Ultra-high-frequency ultrasound (UHFUS) [
24,
25] and magnetic resonance lymphangiography (MRL) [
26,
27] have been suggested as new techniques for evaluating the lymphatic system. UHFUS can be used intraoperatively in LVA, as it shows lymphatic vessels masked by DBF, which cannot be observed via ICG fluorescence lymphography [
25]. However, UHFUS images are limited to a depth of 10 mm from the surface [
24], and UHFUS is not suitable for evaluating DBF. In contrast, MRL can provide an image of the lymphatic vessels in the deep layers, but MRL has a low spatial resolution and it is difficult to distinguish the lymphatic vessels from veins on MRL [
26].
It must be emphasized that this was a preliminary study, including a limited number of patients, a limitation that could be addressed in future studies.
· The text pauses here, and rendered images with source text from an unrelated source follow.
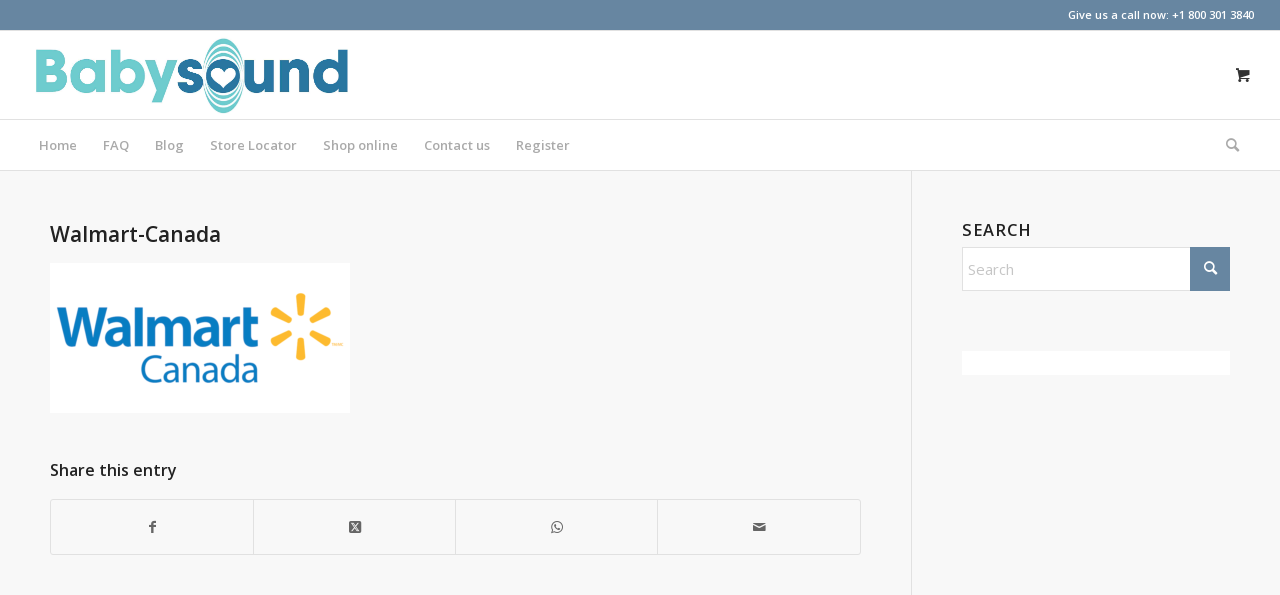

--- FILE ---
content_type: text/css
request_url: https://babysound.ca/wp-content/themes/enfold/style.css?ver=6.8.3
body_size: 361
content:
/*
Theme Name: Enfold
Description: <strong>A superflexible and responsive Business Theme by Kriesi</strong> - <br/> Update notifications available on Facebook and via newsletter:<br/> - <a href='http://www.facebook.com/pages/Kriesi/333648177216'>Join the Facebook Group</a> - <a href='http://www.kriesi.at/newsletter'>Subscribe to our Newsletter</a>
Version: 6.0.3
Author: Kriesi
Author URI: https://kriesi.at
License: Themeforest Split Licence
License URI: -
Theme URI: www.kriesi.at/themes/enfold/
Envato_ID: 4519990
*/


/*
* PLEASE DO NOT EDIT THIS FILE!
*
* This file is only in your themefolder for WordPress to recognize basic theme data like name and version
* CSS Rules in this file will not be used by the theme.
* Instead use the custom.css file that is located in your themes /css/ folder to add your styles.
* You can copy a style rule from any of your css files and paste it in custom.css and
* it will override the original style. If you just want to add small css snippets you might also
* want to consider to add it to the designated CSS option field in your themes backend at: Theme Options->General Styling
*/


--- FILE ---
content_type: text/css
request_url: https://babysound.ca/wp-content/themes/enfold-child/style.css?ver=6.8.3
body_size: 133
content:
/*
Theme Name: Enfold Child
Description: A <a href='http://codex.wordpress.org/Child_Themes'>Child Theme</a> for the Enfold Wordpress Theme. If you plan to do a lot of file modifications we recommend to use this Theme instead of the original Theme. Updating wil be much easier then.
Version: 1.0
Author: Kriesi
Author URI: http://www.kriesi.at
Template: enfold
*/



/*Add your own styles here:*/

iframe#wc-moneris-account-number {
	    padding: 0 !important;
    margin: 0 !important;
    height:33px !important;
	overflow:hidden;
	
}

.monerisInput {
	    border-width: inherit !important;
    border: 1px solid #f8f8f8 !important;
	
}

--- FILE ---
content_type: text/plain
request_url: https://www.google-analytics.com/j/collect?v=1&_v=j102&a=2038227996&t=pageview&_s=1&dl=https%3A%2F%2Fbabysound.ca%2Fhome-2%2Fattachment%2Fwalmart-canada%2F&ul=en-us%40posix&dt=Walmart-Canada%20%7C%20Baby%20doppler%20in%20Canada&sr=1280x720&vp=1280x720&_u=IEBAAEABAAAAACAAI~&jid=814942605&gjid=897587448&cid=1913150381.1769390926&tid=UA-98391008-1&_gid=96793400.1769390926&_r=1&_slc=1&z=997058485
body_size: -449
content:
2,cG-NCSG96S12P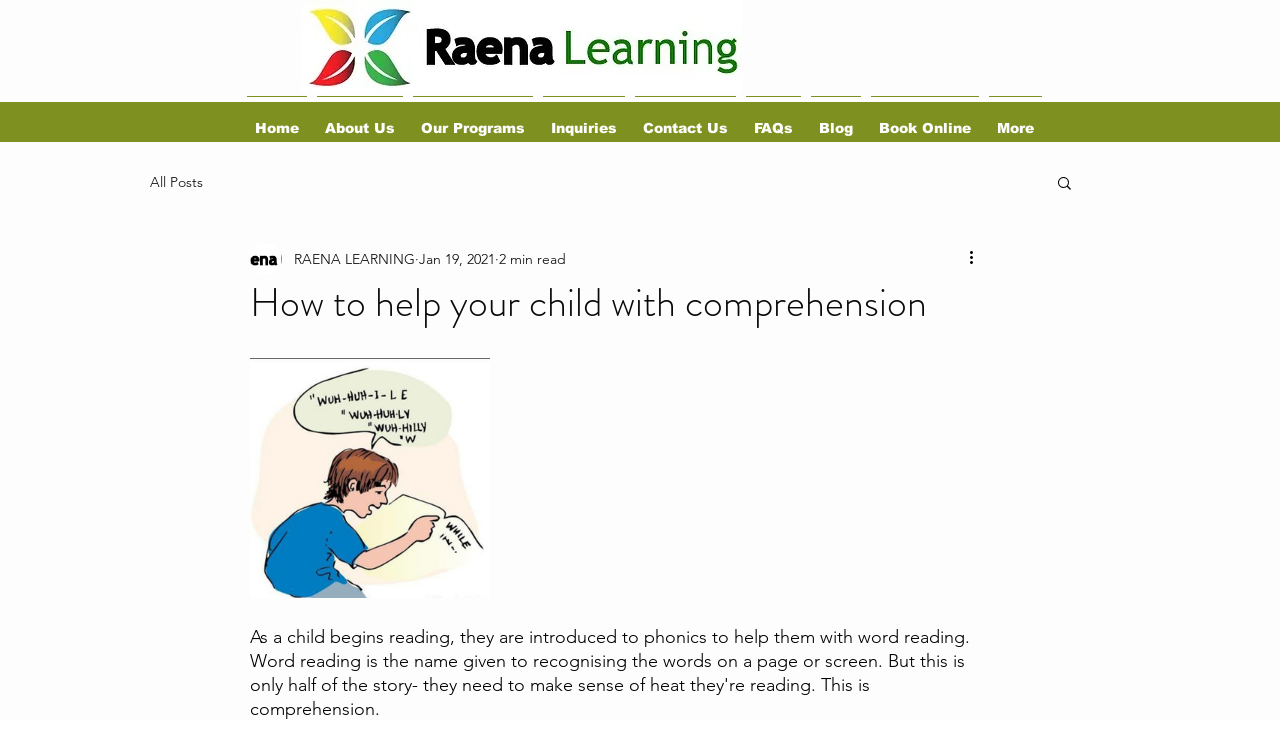

--- FILE ---
content_type: text/css; charset=utf-8
request_url: https://www.raenalearning.org/_serverless/pro-gallery-css-v4-server/layoutCss?ver=2&id=fseie-not-scoped&items=3445_1080_1022&container=414_740_320_720&options=gallerySizeType:px%7CenableInfiniteScroll:true%7CtitlePlacement:SHOW_ON_HOVER%7CgridStyle:1%7CimageMargin:10%7CgalleryLayout:2%7CisVertical:false%7CnumberOfImagesPerRow:3%7CgallerySizePx:300%7CcubeRatio:1%7CcubeType:fill%7CgalleryThumbnailsAlignment:bottom%7CthumbnailSpacings:0
body_size: -316
content:
#pro-gallery-fseie-not-scoped [data-hook="item-container"][data-idx="0"].gallery-item-container{opacity: 1 !important;display: block !important;transition: opacity .2s ease !important;top: 0px !important;left: 0px !important;right: auto !important;height: 240px !important;width: 240px !important;} #pro-gallery-fseie-not-scoped [data-hook="item-container"][data-idx="0"] .gallery-item-common-info-outer{height: 100% !important;} #pro-gallery-fseie-not-scoped [data-hook="item-container"][data-idx="0"] .gallery-item-common-info{height: 100% !important;width: 100% !important;} #pro-gallery-fseie-not-scoped [data-hook="item-container"][data-idx="0"] .gallery-item-wrapper{width: 240px !important;height: 240px !important;margin: 0 !important;} #pro-gallery-fseie-not-scoped [data-hook="item-container"][data-idx="0"] .gallery-item-content{width: 240px !important;height: 240px !important;margin: 0px 0px !important;opacity: 1 !important;} #pro-gallery-fseie-not-scoped [data-hook="item-container"][data-idx="0"] .gallery-item-hover{width: 240px !important;height: 240px !important;opacity: 1 !important;} #pro-gallery-fseie-not-scoped [data-hook="item-container"][data-idx="0"] .item-hover-flex-container{width: 240px !important;height: 240px !important;margin: 0px 0px !important;opacity: 1 !important;} #pro-gallery-fseie-not-scoped [data-hook="item-container"][data-idx="0"] .gallery-item-wrapper img{width: 100% !important;height: 100% !important;opacity: 1 !important;} #pro-gallery-fseie-not-scoped .pro-gallery-prerender{height:240px !important;}#pro-gallery-fseie-not-scoped {height:240px !important; width:740px !important;}#pro-gallery-fseie-not-scoped .pro-gallery-margin-container {height:240px !important;}#pro-gallery-fseie-not-scoped .pro-gallery {height:240px !important; width:740px !important;}#pro-gallery-fseie-not-scoped .pro-gallery-parent-container {height:240px !important; width:750px !important;}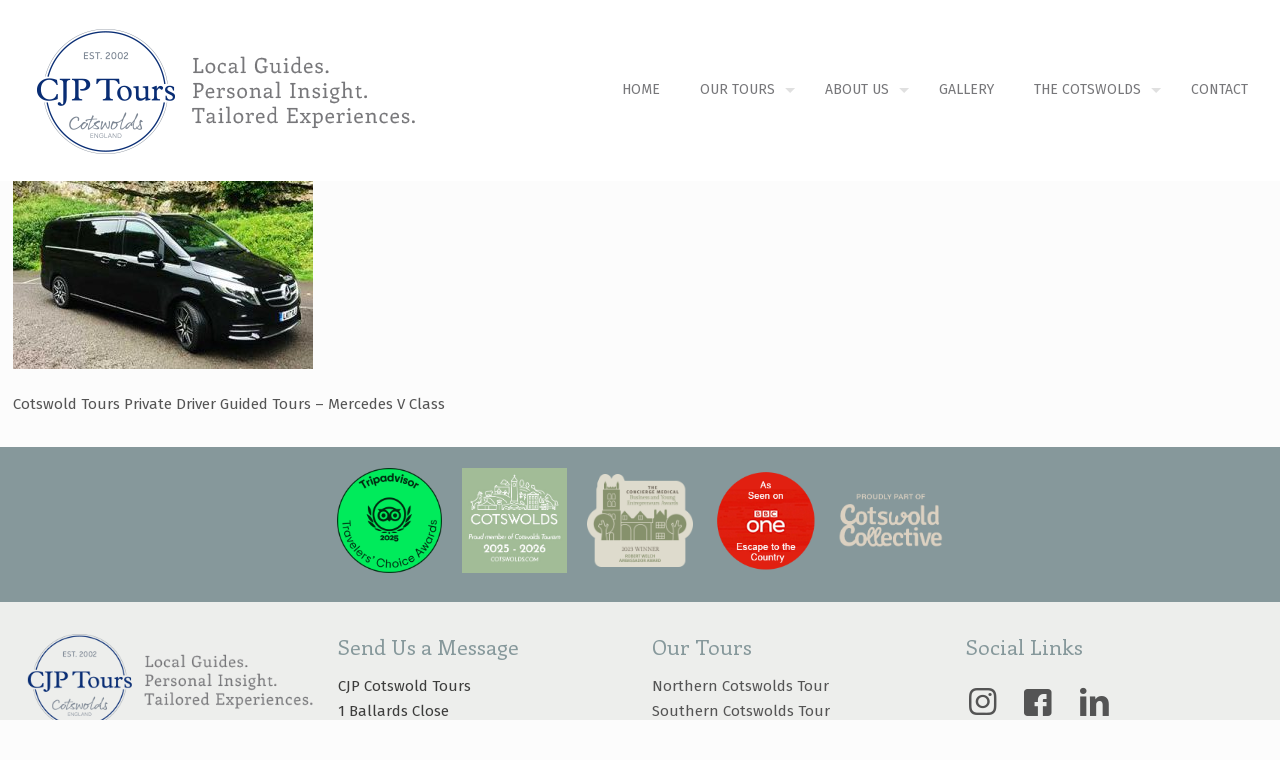

--- FILE ---
content_type: text/css
request_url: https://www.cotswold-tours.com/wp-content/uploads/betheme/css/post-1328.css
body_size: 320
content:
.mcb-section .mcb-wrap-grid.mcb-wrap-4dv58c38 > .mcb-wrap-inner-4dv58c38{grid-template-columns:repeat(3, 1fr);}.mcb-section .mcb-wrap-grid.mcb-wrap-8ftc7cs > .mcb-wrap-inner-8ftc7cs{grid-template-columns:repeat(3, 1fr);}.mcb-section .mcb-wrap .mcb-item-hnqb4cpb .mcb-column-inner-hnqb4cpb{margin-top:16px;margin-bottom:16px;}.mcb-section .mcb-wrap-grid.mcb-wrap-zj2m67lp > .mcb-wrap-inner-zj2m67lp{grid-template-columns:repeat(3, 1fr);}.mcb-section .mcb-wrap-grid.mcb-wrap-gmiz7zcg > .mcb-wrap-inner-gmiz7zcg{grid-template-columns:repeat(3, 1fr);}.mcb-section .mcb-wrap-grid.mcb-wrap-zi1msma > .mcb-wrap-inner-zi1msma{grid-template-columns:repeat(3, 1fr);}section.mcb-section-c8o3bano{background-color:#86989B;}section.mcb-section-c8o3bano .mcb-section-inner-c8o3bano{align-items:center;}.mcb-section .mcb-wrap-grid.mcb-wrap-gwn8zslk > .mcb-wrap-inner-gwn8zslk{grid-template-columns:repeat(3, 1fr);}.mcb-section .mcb-wrap-grid.mcb-wrap-l3861nng > .mcb-wrap-inner-l3861nng{grid-template-columns:repeat(3, 1fr);}.mcb-section .mcb-wrap .mcb-item-87rkj3xv .mcb-column-inner-87rkj3xv{margin-bottom:12px;}.mcb-section .mcb-wrap-grid.mcb-wrap-bcpimlb > .mcb-wrap-inner-bcpimlb{grid-template-columns:repeat(3, 1fr);}.mcb-section .mcb-wrap .mcb-item-kq3z52t .mcb-column-inner-kq3z52t{margin-bottom:12px;}.mcb-section .mcb-wrap .mcb-item-7mrh3lr9 .mcb-column-inner-7mrh3lr9{margin-bottom:12px;}.mcb-section .mcb-wrap-grid.mcb-wrap-4sdzyzwn > .mcb-wrap-inner-4sdzyzwn{grid-template-columns:repeat(3, 1fr);}.mcb-section .mcb-wrap .mcb-item-dfih2kt2 .mcb-column-inner-dfih2kt2{margin-bottom:12px;}.mcb-section .mcb-wrap .mcb-item-5lpz5oa2 .mfn-icon-2{font-size:32px;}.mcb-section .mcb-wrap .mcb-item-5lpz5oa2 .mcb-column-inner-5lpz5oa2{margin-right:12px;margin-bottom:0px;margin-left:012px;}.mcb-section .mcb-wrap .mcb-item-5nqqo9t .mfn-icon-2{font-size:32px;}.mcb-section .mcb-wrap .mcb-item-5nqqo9t .mcb-column-inner-5nqqo9t{margin-right:12px;margin-bottom:0px;margin-left:012px;}.mcb-section .mcb-wrap .mcb-item-r9ojsj7y .mfn-icon-2{font-size:32px;}.mcb-section .mcb-wrap .mcb-item-r9ojsj7y .mcb-column-inner-r9ojsj7y{margin-right:12px;margin-bottom:0px;margin-left:012px;}.mcb-section .mcb-wrap .mcb-item-tc46ilwq .mcb-column-inner-tc46ilwq{margin-bottom:0px;margin-top:16px;}.mcb-section .mcb-wrap .mcb-item-mirwu5e .image_frame{border-radius:0px 0px 0px 0px;}.mcb-section .mcb-wrap .mcb-item-mirwu5e .mcb-column-inner-mirwu5e{margin-bottom:12px;}.mcb-section .mcb-wrap-grid.mcb-wrap-adwnnmfh > .mcb-wrap-inner-adwnnmfh{grid-template-columns:repeat(3, 1fr);}section.mcb-section-9zlfsev{background-color:#EDEEEC;padding-top:32px;padding-right:12px;padding-bottom:16px;padding-left:12px;}.mcb-section .mcb-wrap .mcb-item-94ojrv6n .mcb-column-inner-94ojrv6n{margin-bottom:0px;}.mcb-section .mcb-wrap-grid.mcb-wrap-ok9nawyk > .mcb-wrap-inner-ok9nawyk{grid-template-columns:repeat(3, 1fr);}section.mcb-section-v27wb69d{background-color:#cba22e;padding-top:12px;padding-right:12px;padding-bottom:12px;padding-left:12px;}

--- FILE ---
content_type: text/plain
request_url: https://www.google-analytics.com/j/collect?v=1&_v=j102&a=573324376&t=pageview&_s=1&dl=https%3A%2F%2Fwww.cotswold-tours.com%2Fabout-us%2Fcotswold-tour-private-vehicles-mercedes-v-class%2F&ul=en-us%40posix&dt=Cotswold%20Tours%20Private%20Driver%20Guided%20Tours%20-%20Mercedes%20V%20Class%20-%20CJP%20Cotswold%20Tours&sr=1280x720&vp=1280x720&_u=IEBAAEABAAAAACAAI~&jid=1795880662&gjid=91610009&cid=598133167.1769923652&tid=UA-102579323-1&_gid=712656072.1769923652&_r=1&_slc=1&z=653266471
body_size: -452
content:
2,cG-QGLN5NDL1Y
The current results might not be applicable to determining lymphedema staging, as several factors other than the duration of morbidity contribute to the severity of lymphedema. Further studies with larger numbers of patients are warranted to confirm our results. Nevertheless, our study results were significant in that the DBF shown in secondary lymphedema has a variety of structures that have not been reported in other studies and can be classified into certain patterns.
In conclusion, the use of PAL allows visualization of the threedimensional structures of the lymphatic networks in cancer-related lymphedema. The ability to clinically evaluate lymphatic function after cancer treatment will enable more effective treatment strategies for secondary lymphedema by making it possible to evaluate specific anatomical and functional characteristics of a patient’s lymphatic system.